Record review on 3/27-29/18 revealed Patient #6 was admitted to the facility with a diagnosis that included schizophrenia.

Further review revealed Patient #6 was on Close Observation Status Scale (COSS-a system of increased vigilance and monitoring) with 2nd degree in the milieu (continuous, strict visual monitoring by assigned staff within arm's length), and 1st degree in bed area (15 minute observation and engagement checks).

Review of the medical record revealed the Patient was secluded on 3/25/18 at 10:23 pm and released from seclusion on 3/26/18 at 12:27 am. At the initiation of the seclusion the Patient was restrained by a "Brief Manual Restraint" (BMR).

Further review of the medical record revealed the facility did not document a 1-hour face-to-face. The face-to-face was completed on 3/26/18 at 4:38 am, which was greater than 6 hours since the start of the BMR and seclusion.

During an interview on 3/29/18 at 12:25 pm the Quality Improvement Coordinator (QIC) confirmed the face-to-face evaluation was not completed within 1 hour.

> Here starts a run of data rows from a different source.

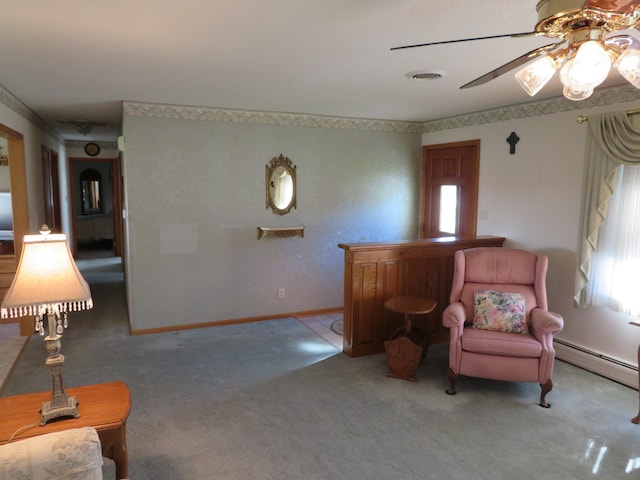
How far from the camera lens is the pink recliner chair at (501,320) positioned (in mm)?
Answer: 3100

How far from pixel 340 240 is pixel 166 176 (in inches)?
83.4

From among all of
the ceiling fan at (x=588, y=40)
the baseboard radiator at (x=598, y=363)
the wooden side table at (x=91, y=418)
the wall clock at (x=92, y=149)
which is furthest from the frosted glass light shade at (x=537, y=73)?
the wall clock at (x=92, y=149)

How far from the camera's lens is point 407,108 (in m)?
4.54

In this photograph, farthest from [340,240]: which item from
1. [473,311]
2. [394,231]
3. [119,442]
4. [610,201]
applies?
[119,442]

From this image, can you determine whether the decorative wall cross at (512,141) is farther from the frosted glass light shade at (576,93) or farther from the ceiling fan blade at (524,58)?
the frosted glass light shade at (576,93)

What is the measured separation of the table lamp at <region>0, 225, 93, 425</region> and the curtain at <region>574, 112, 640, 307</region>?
364cm

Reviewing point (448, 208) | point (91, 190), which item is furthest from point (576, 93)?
point (91, 190)

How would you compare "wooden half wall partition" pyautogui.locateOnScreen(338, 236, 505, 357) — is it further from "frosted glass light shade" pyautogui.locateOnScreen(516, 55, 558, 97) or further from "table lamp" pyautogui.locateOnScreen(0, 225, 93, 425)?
"table lamp" pyautogui.locateOnScreen(0, 225, 93, 425)

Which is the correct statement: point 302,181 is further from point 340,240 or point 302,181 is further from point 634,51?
point 634,51

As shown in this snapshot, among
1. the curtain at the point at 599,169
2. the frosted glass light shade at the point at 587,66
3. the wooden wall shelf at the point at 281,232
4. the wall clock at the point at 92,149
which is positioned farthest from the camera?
the wall clock at the point at 92,149

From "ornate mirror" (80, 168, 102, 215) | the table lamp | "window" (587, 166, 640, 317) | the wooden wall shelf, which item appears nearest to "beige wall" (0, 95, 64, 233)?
the wooden wall shelf

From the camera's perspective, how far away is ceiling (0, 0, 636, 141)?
2041 millimetres

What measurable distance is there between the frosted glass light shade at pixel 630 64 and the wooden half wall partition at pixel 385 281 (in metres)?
2.47

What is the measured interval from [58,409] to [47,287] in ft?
1.76
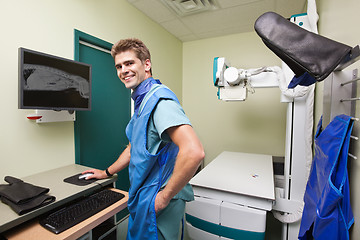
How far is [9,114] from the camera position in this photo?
4.39 ft

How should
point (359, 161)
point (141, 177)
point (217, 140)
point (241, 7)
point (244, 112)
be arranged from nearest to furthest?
point (359, 161) → point (141, 177) → point (241, 7) → point (244, 112) → point (217, 140)

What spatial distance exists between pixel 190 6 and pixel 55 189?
237 centimetres

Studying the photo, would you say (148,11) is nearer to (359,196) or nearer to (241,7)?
(241,7)

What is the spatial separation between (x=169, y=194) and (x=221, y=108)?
2.59 meters

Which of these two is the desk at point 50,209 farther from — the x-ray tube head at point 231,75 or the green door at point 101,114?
the x-ray tube head at point 231,75

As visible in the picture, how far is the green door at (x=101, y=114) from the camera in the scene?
1849mm

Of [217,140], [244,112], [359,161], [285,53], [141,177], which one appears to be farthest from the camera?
[217,140]

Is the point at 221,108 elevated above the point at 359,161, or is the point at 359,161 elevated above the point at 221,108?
the point at 221,108

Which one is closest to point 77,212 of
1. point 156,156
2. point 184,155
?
point 156,156

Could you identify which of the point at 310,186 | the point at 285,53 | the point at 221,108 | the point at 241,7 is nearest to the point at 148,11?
the point at 241,7

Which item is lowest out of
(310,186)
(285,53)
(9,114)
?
(310,186)

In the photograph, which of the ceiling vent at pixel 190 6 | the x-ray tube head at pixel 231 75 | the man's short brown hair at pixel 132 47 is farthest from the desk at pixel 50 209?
the ceiling vent at pixel 190 6

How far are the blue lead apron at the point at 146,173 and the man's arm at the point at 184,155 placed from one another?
0.11 metres

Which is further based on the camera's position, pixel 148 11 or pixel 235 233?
pixel 148 11
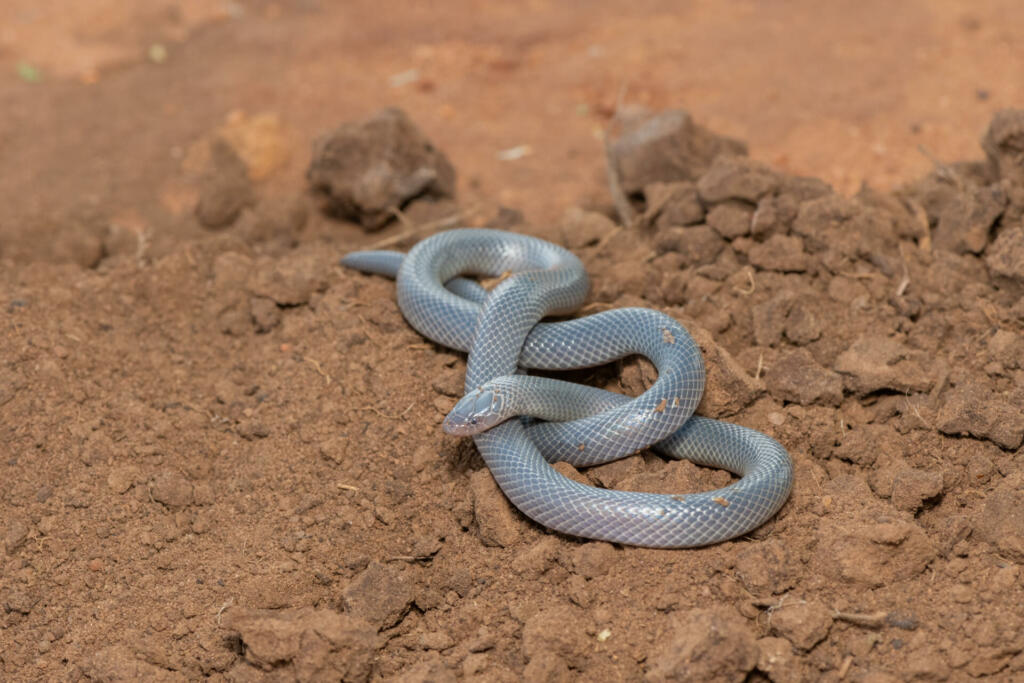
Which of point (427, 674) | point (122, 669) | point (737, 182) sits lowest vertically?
point (122, 669)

During an interview on 3/29/18 at 2:00 pm, the QIC, stated all the RNs received specialty training as a Special Procedures Nurse (SPN) in order to be trained in 1 hour face-to-face evaluations.

Review of the facility's policy and procedure "Seclusion and or Restraint, Time-Out, Patient Safety Equipment (PSE) dated 10/27/17, revealed "III. INITIATING, IMPLEMENTING, MONITORING AND DOCUMENTING SECLUSION/RESTRAINT: ...G. Assess the patient, in person face-to-face, within one (1) hour of initiating the use of restraint (including manual and gurney restraint) and seclusion. The assessment will be documented at the time of the assessment using the in-person one (1) HR [hour] Face-to-Face Assessment ...h. A Special Procedures Nurse (SPN) may perform this function if an LIP [Licensed Independent Practioner] is not on site3 ...The SPN must follow the same assessment guidelines."